The Feb. 9-25 Winter Olympics in South Korea reach their mid-point today, and news that Jamie Anderson of South Lake Tahoe has won the gold medal for women’s slopestyle snowboarding is indeed exciting for many northwestern Nevadans and Californians.
In brutally cold and windy conditions, 27-year-old Anderson, who also captured gold in the same event at the 2014 Olympics in Sochi, Russia, has become the first female to win two first place medals in the sport. Coming in second and third place against Anderson were, respectively, Canada’s Laurie Biouin and Finland’s Enni Rukajarvi who took silver and bronze.
Slopestyle snowboarding, in a nutshell, involves the snowboarder dashing down steep mountain slopes that have been peppered with a wide variety of obstacles such as high jumps, railings, benches, tables and the like.
I’ve been glued to the TV set since the Olympics began, and have learned that Anderson is the fifth of eight children, all of whom have been home schooled. The daughter of a Lake Tahoe firefighter, she enjoys climbing, hiking and skiing in Northern California and Nevada, took up snowboarding at the age of nine, and at 15 became the youngest female medalist when she won a bronze medal for snowboarding at the 2004 Winter Olympics. Born and raised at South Lake Tahoe, she is 5-foot 3-inches, weighs 119 pounds, a devotee of yoga and an active member of Protect Winters, a non-profit, non-political international organization partially funded by outdoor sports clothing and equipment manufacturers to protect wintertime tourism economies from environmental destruction, climate change and global warming.
As I watched the first week of the Olympics, which turned political with the appearances of Vice President Mike Pence and Kim Yo Jong, the sister of North Korean communist dictator Kim Jong Un (her initially-smiling countenance turned to scorn when the U.S. team marched past during the opening ceremonies), I recalled my week-long visit three-and-a-half years ago to South Korea which included a brief foray into North Korea.
Accompanied by my wife, Ludie, on this adventure in July 2014, we were driven about 35 miles from Seoul, the South Korean capital, to Panmunjom, a village that lies astride the South Korean-North Korean border, where the United Nations-brokered armistice ending the 1950-1953 Korean War was signed on July 27, 1953. Although an uneasy truce between the two Koreas has been in effect since the signing of the armistice, the two nations are still technically at war ... a war in which 37,667 Americans lost their lives, 103,284 were wounded and approximately 7,600 are still missing in action.
During our journey, we passed pillboxes, tank traps, towering observation posts and huge blocks of concrete on both sides of the razor wire-topped chainlink fence and the two-mile-wide heavily-mined demilitarized zone (DMZ) that runs along the 115-mile border separating North and South Korea.
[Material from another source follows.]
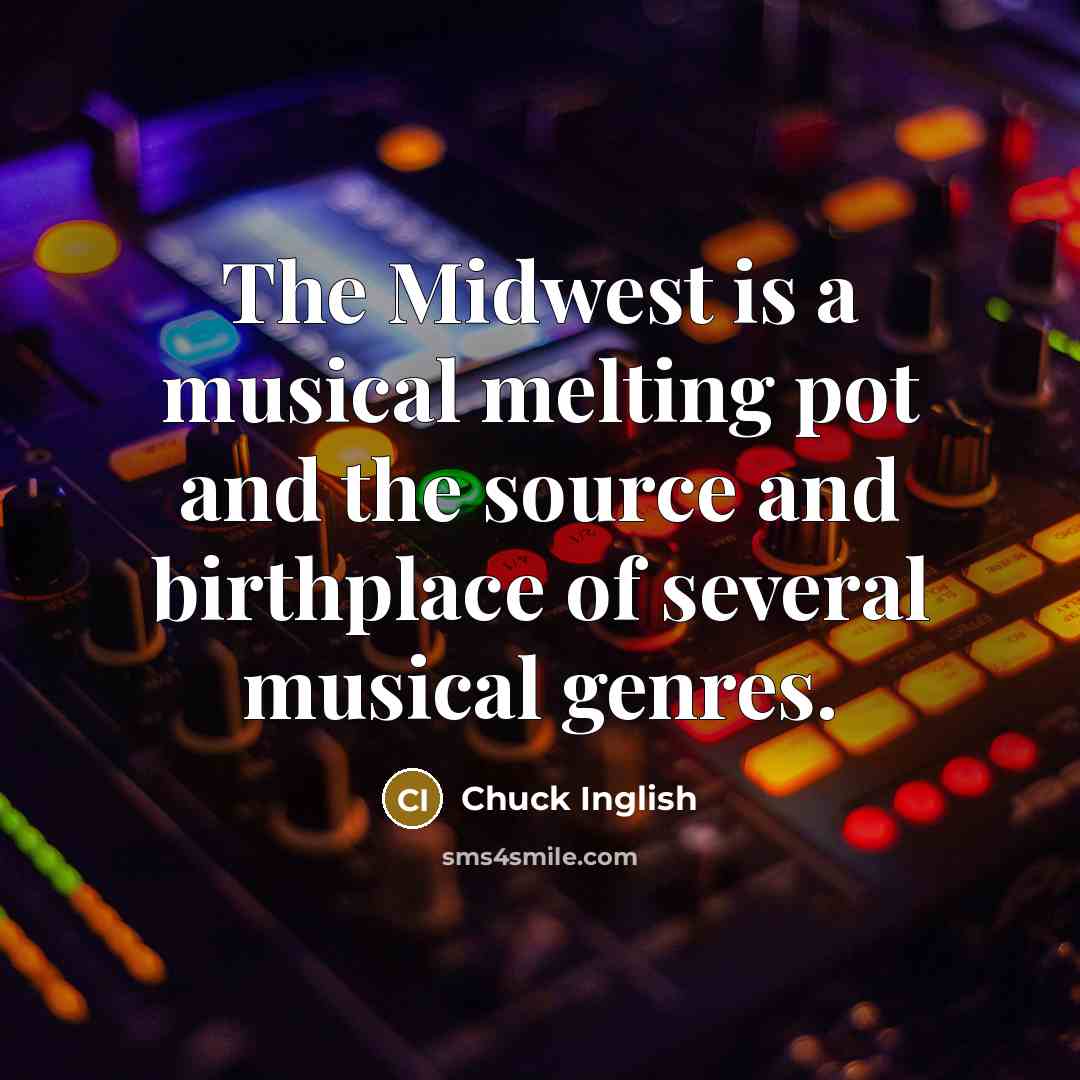“The Midwest is a musical melting pot and the source…” quote by Chuck Inglish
Upon arriving at the Panmunjom truce village, we came upon a cluster of light-blue United Nations buildings on the South Korean side of the border and several nondescript gray Soviet-style military headquarters buildings that lie on the North Korean side.
Ushered into a large conference room in a blue-colored UN building that sat on the border of the two Koreas, we were told that this is where UN officials and representatives of North and South Korea hold periodic truce-related talks, as mandated by the 1953 armistice agreement.
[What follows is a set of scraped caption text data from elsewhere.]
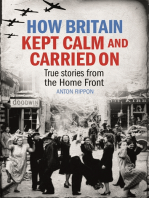 How Britain Kept Calm and Carried On: True stories from the Home Front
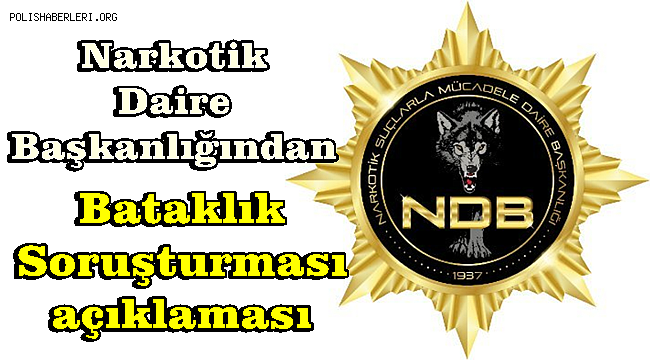 Narkotik Suçlarla Mücadele Daire Başkanlığından 'Bataklık  Soruşturması' açıklaması 
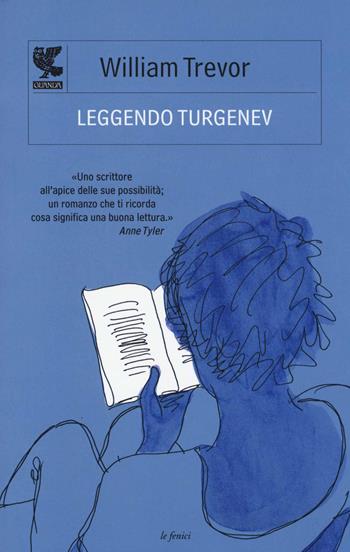 Leggendo Turgenev - William Trevor - Libro Guanda 2014, Le Fenici | Libraccio.it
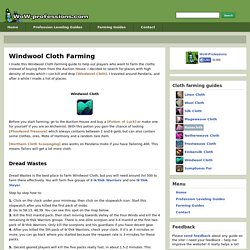 Windwool Cloth Farming - Best places to farm Windwool Cloth - WoW-Professions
In the corner of the room, half of which is in North Korea and half in South Korea, lay a long, rectangular wooden table surrounded by chairs. The south side of the table, which is in South Korean territory, was guarded by a South Korean soldier standing at attention and wearing wrap-around dark glasses. A North Korean soldier guarding the North Korean side of the table hastened outside when I tried to take his picture. I was permitted to take photos from the South Korean side and, in a moment of journalistic insanity, handed my camera to another visitor, grabbed my wife by the arm, walked her over to the North Korean side, and yelled to the startled fellow holding my camera (he was a Filipino army officer) “Take our photo NOW! We’re officially in North Korea and I want a photograph to prove it!”
Presto! He took the photo of the Henleys in North Korea. A U.S. Army officer attached to the UN waved his finger at me and said, “Get back here in South Korea at once! Do you see that door behind you? It lies in North Korea, and North Korean soldiers could storm through it and abduct you or both you and your wife.” But I decided to stay on the North Korean side of the room for a few more minutes, walking back and forth with Ludie and observing startled North Korean soldiers peering in the windows at these two crazy Americans.
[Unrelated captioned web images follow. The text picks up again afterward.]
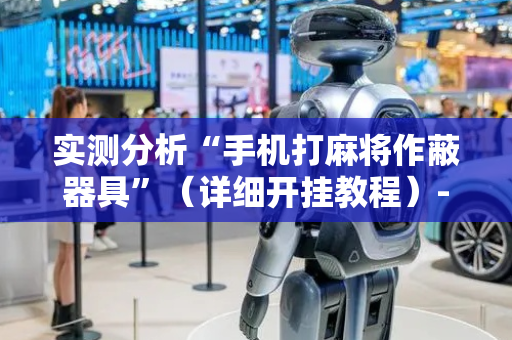 实测分析“手机打麻将作蔽器具”（详细开挂教程）-哔哩哔哩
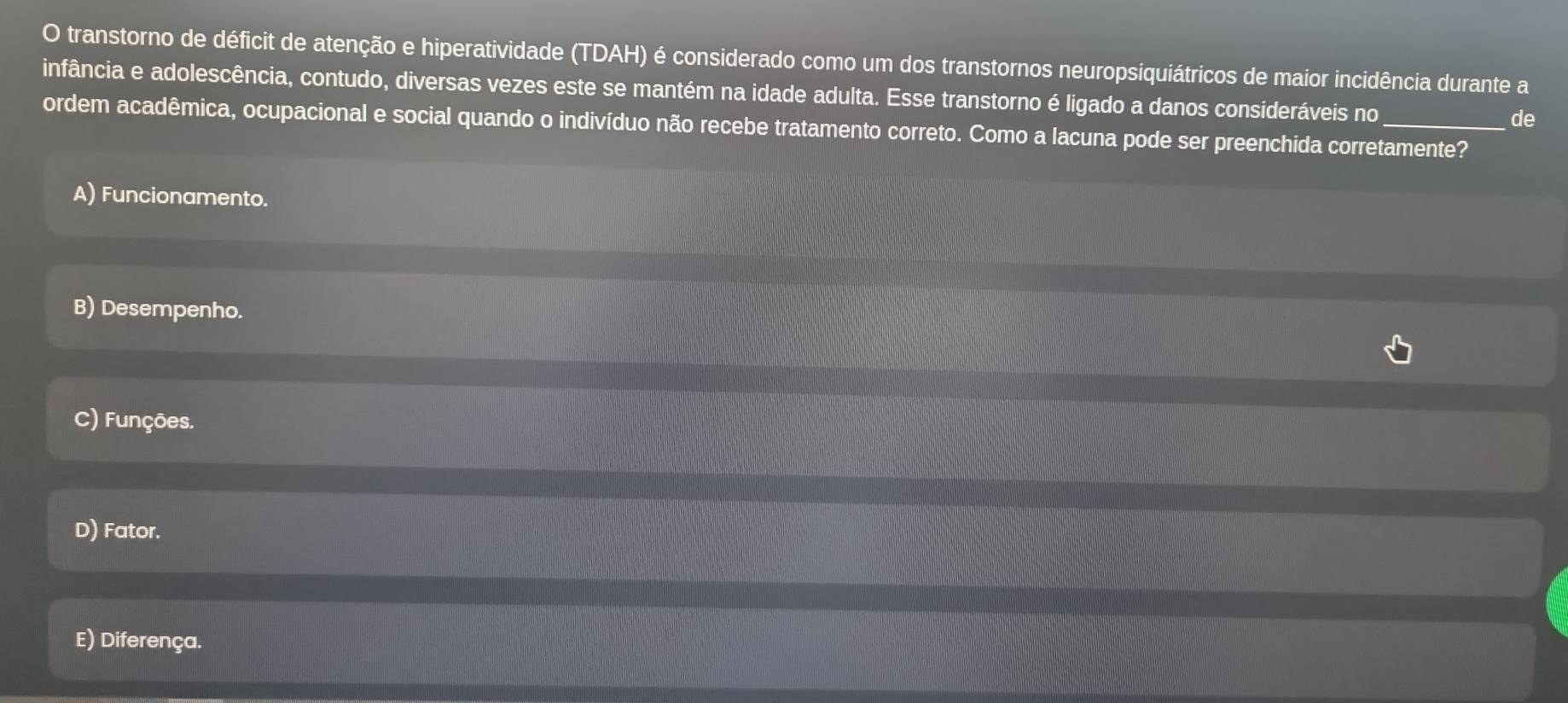 transtorno de déficit de atenção e hiperatividade (TDAH) é considerado como um dos transtornos neuropsiquiátricos de maior incidência durante a
infância e adolescência, contudo, diversas vezes este se mantém na idade adulta. Esse transtorno é ligado a danos consideráveis no de
ordem acadêmica, ocupacional e social quando o indivíduo não recebe tratamento correto. Como a lacuna pode ser preenchida corretamente?
A) Funcionamento.
B) Desempenho.
C) Funções.
D) Fator.
E) Diferença.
After about 10 minutes, I said to Ludie “enough is enough” and we scurried back to the South Korean side of the table. We were given holy hell by the American officer, I can assure you. My story and photo of us in North Korea appeared in the Lahontan Valley News and Fallon Eagle-Standard a few weeks later.
The conference room and table are still there, and the enmity between South Korea and North Korea remains. The U.S., a strong ally of South Korea, maintains about 20,000 troops in South Korea. Nothing has changed. The North Koreans threaten South Korea and the United States with nuclear annihilation. War could come at any time.
David C. Henley is publisher emeritus of the Lahontan Valley News and Fallon Eagle-Standard.